Professionals pivoting into data science need a basic understanding of ML building blocks (regressions, clustering, classification, time series, neural networks, and recommendations), the ability to select the appropriate block based on the use-case, and implementation-focused skills to bring their ML solutions to reality.

Mentoring at MIT – The Experience and Learnings

Mentoring has become the best part of my life! I used to be a teaching assistant at the University of Texas, Dallas. Later, I was an Assistant Tutor with UC Berkeley’s extension and I am now the AI/Data Science Mentor for the MIT program via Byju’s Great Learning. My motivation comes from seeing the amount of focus and effort students put into learning these essential skills. I love the challenge of explaining complicated topics in a relatable manner.

Students come with their own experiences and biases. Sometimes, you have to unlearn biases to learn something relevant. This has been the area of struggle for most. My role as a mentor is to first make them understand the first principles and then build appropriate mental maps to get the intuition behind ML Concepts.

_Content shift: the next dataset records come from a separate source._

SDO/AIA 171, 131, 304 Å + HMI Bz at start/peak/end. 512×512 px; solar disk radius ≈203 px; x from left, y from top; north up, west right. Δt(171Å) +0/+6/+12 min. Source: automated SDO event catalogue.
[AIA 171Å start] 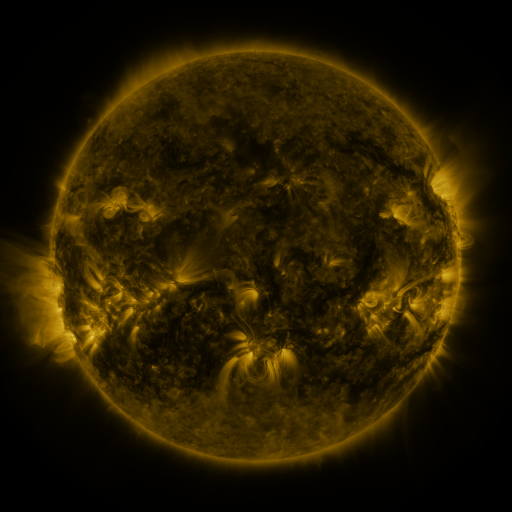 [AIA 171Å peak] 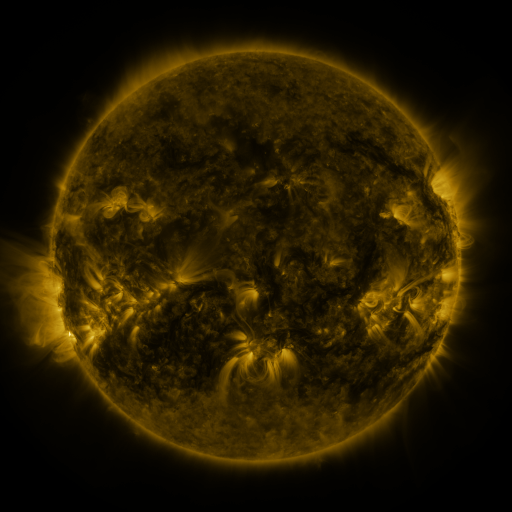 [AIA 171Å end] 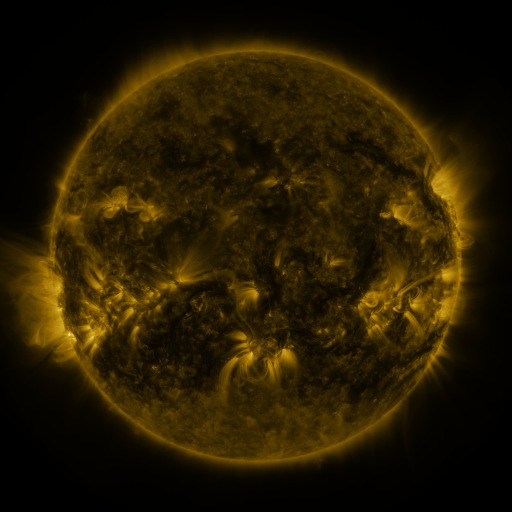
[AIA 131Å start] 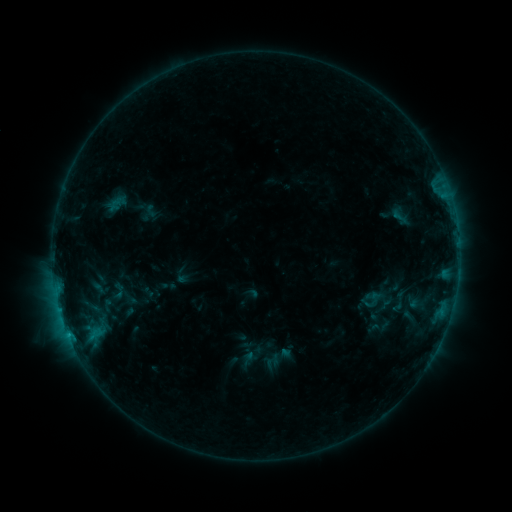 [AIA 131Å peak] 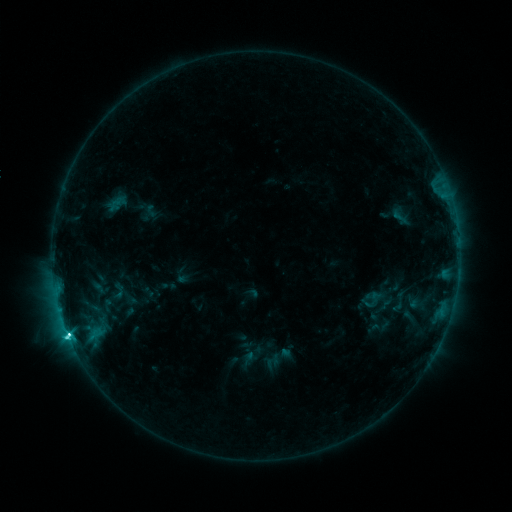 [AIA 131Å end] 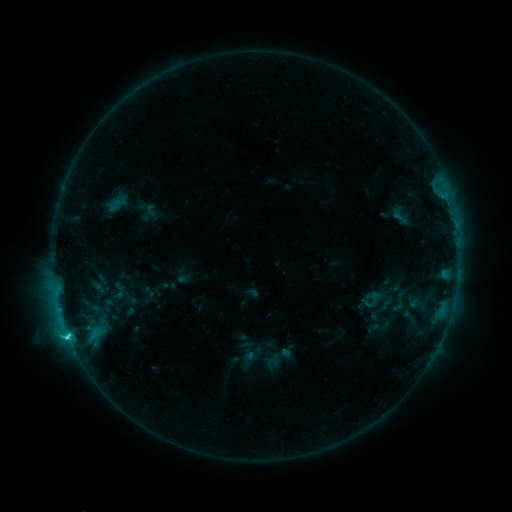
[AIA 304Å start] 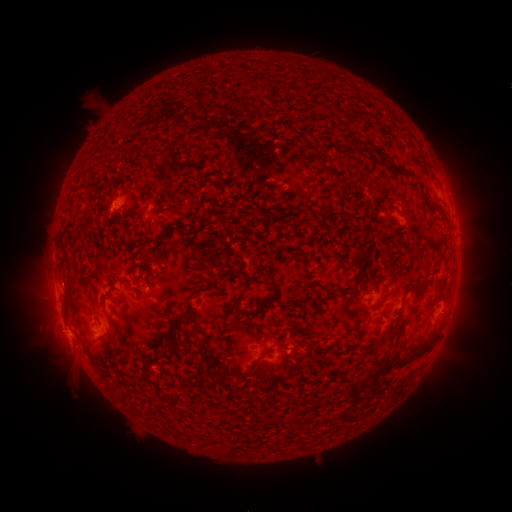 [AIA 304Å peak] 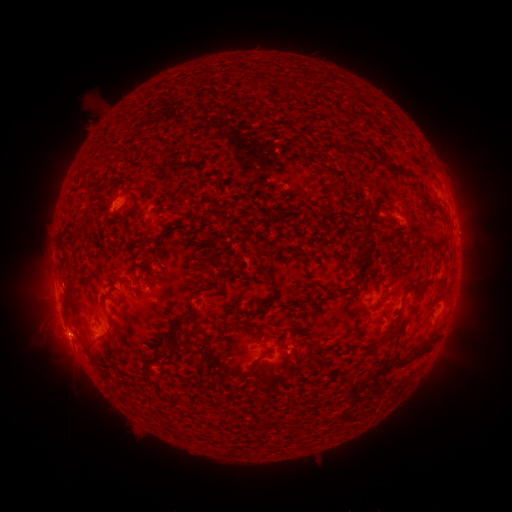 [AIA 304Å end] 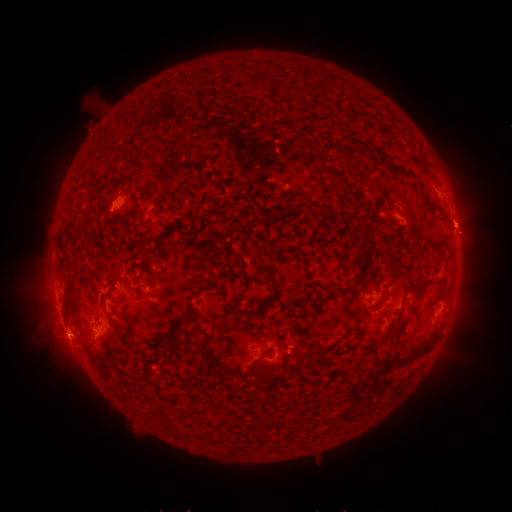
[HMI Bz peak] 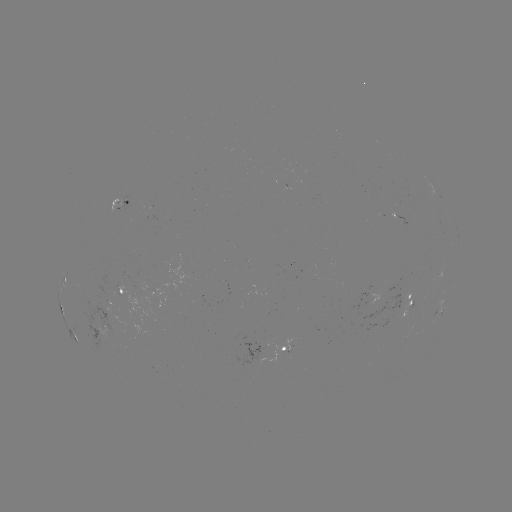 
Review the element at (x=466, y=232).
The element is eruption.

I learned a lot on this journey. From my students, I learned how they plan to use ML tools to solve problems in their industry. From the faculty at MIT, I learned about the latest research and how we can pollinate from other ideas. For instance, I recently learned how to use matrix factorization to solve a completely different sales forecasting problem that outperforms most state-of-the-art approaches.

I also learned people’s perceptions of data science and the gaps in their understanding. As a mentor, I try to bridge this gap and make realistic plans for individuals so they can succeed in their data science career path. I share my mistakes frequently so my students can relate to them and learn from them.

This often makes me reflect on my past. If I could give my past self, when I was fresh off the boat, some advice, it would be:

– Prioritize tasks and build first principle understanding
– Prioritize relationships with the important people in your life

Maintaining both and improving every day with incremental enhancements, can ensure success in this field.

In Conclusion

Data is now an essential fabric of the global economy. In the words of scientist Andrew McAfee, “The world is one big data problem.” And the answers lie in data science.

The boom in the data science job market is accompanied by various challenges as elaborated in this blog.

We at Tiger Analytics believe the key to a better future lies in clearly understanding the various aspects of this science by fostering a culture of learning and mentorship at the individual and organizational levels.